• **Фрагмент текста**:
⟨
Цыганщиной Арсений называет все свои эпатажные игрушки: машины, часы, интерьеры. «Если вы меня спросите, сколько это все стоит, я назову сумму в два раза меньшую, потому что мне неудобно. Есть такие вещи, которые… ну чистый абсурд, дебилизм, например часы… Здраво объяснить, зачем они мне нужны, я не могу. Но, однако же… очень на все это падок. Я – дитя массовой культуры и массового сознания. Хотя зачем это нужно, кроме как произвести впечатление на женщин, не знаю.

Ну, еще выпендриться перед теми, у кого тоже что-то есть. Мужские игрушки потому и стоят так дорого, что это присоединение к отдельно пасущемуся стаду. А все эти разговоры, что у мужчины должна быть куча денег, дорогая машина, рубашка, часы, смешны. Должна быть, а может и не быть. Я смотрю на своего папу, который умнее, тоньше, остроумнее, интереснее меня в разы, в порядки, а он прекрасно без всего этого обходится и не перестает от этого быть мужчиной.

Любовь к известным девушкам – тоже цыганщина. Нравится, что все вокруг говорят “вау”. Отношения между мужчинами – соревнование. С женщинами – и вовсе война. Хочется драйва, чтобы было интересно, а если девушка известная – и драйва больше. Потому что востребованность, конкуренция, кажется, что очередь стоит. Но это только на первом этапе. Драматизм для меня важен, не люблю, когда сценарий известен заранее. У нас с моей бывшей девушкой (певицей Татьяной Терешиной) за четыре года столько всего было: мы ссорились, дрались, выпрыгивали из машин, выкидывали из окон чемоданы, ключи, бегали эти ключи искать, концертные костюмы бросали на асфальт, ездили по ним на машине, но такого, чтобы мы хоть один день поссорились и не помирились, не было никогда. Все динамично, весело, без тормозов».
⟩
• **Задания**:
**A)** Ответьте на вопросы по тексту об Арсении:
(i) Что Арсений называет цыганщиной в начале текста?
(ii) Кем он себя называет?
(iii) Сколько лет длились его отношения с бывшей девушкой?
**B)** Продолжите текст об Арсении после его последнего предложения.

• **Сохранённые данные**:
⟨
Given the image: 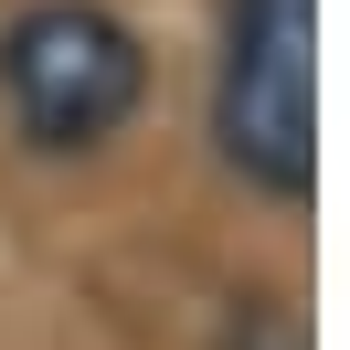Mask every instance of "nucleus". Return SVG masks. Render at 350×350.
<instances>
[{"mask_svg":"<svg viewBox=\"0 0 350 350\" xmlns=\"http://www.w3.org/2000/svg\"><path fill=\"white\" fill-rule=\"evenodd\" d=\"M202 138L244 202L297 223L319 202V0H213Z\"/></svg>","mask_w":350,"mask_h":350,"instance_id":"obj_1","label":"nucleus"},{"mask_svg":"<svg viewBox=\"0 0 350 350\" xmlns=\"http://www.w3.org/2000/svg\"><path fill=\"white\" fill-rule=\"evenodd\" d=\"M149 32L117 0H11L0 11V138L32 170H85L149 117Z\"/></svg>","mask_w":350,"mask_h":350,"instance_id":"obj_2","label":"nucleus"}]
</instances>
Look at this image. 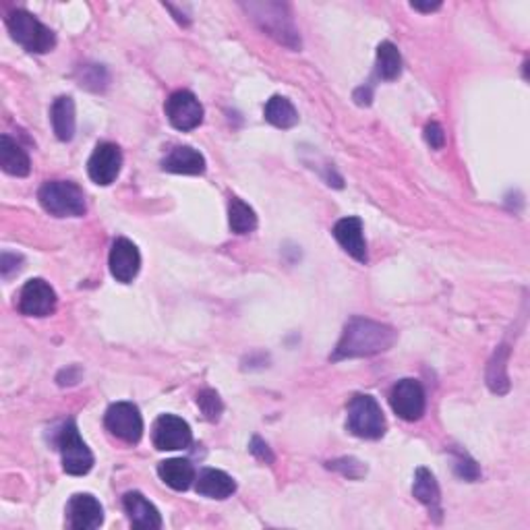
⟩
• **Ответы к заданиям**:
**A)**
(i) Все свои эпатажные игрушки: машины, часы, интерьеры.
(ii) Дитя массовой культуры и массового сознания.
(iii) Четыре года.

**B)**
Пока Арсения терзает фотограф, я переключаюсь на Диану: «Насколько я понимаю, эти сто двадцать метров были сделаны очень быстро, за полгода. С какими-то сложностями столкнулись?» «Они бывают всегда, – вздыхает она, – черные обои мастера не умели тогда клеить. Еще великий потоп у нас случился. Представь, ты долго выбираешь все объекты серьезных марок, чтобы все было самое лучшее, не скупишься, переплачиваешь за надежность, а потом сантехник покупает маленький какой-нибудь переходничок, но не за сто рублей, а за семьдесят, экономит. Ночью переходник разрывает, и восемь часов подряд на пол из амаранта (разновидность красного дерева) хлещет вода. Потом она вырывается из квартиры на лестницу и водопадом обрушивается вниз по ступенькам… страшно сказать, когда я примчалась сюда, вода уже текла по переулку в Москву-реку. Сухим остался только лифт. Мы над ним всегда смеялись, он поднимается с первого этажа на второй примерно час, но лифт оказался крепким орешком – в одиночку держал оборону под натиском воды».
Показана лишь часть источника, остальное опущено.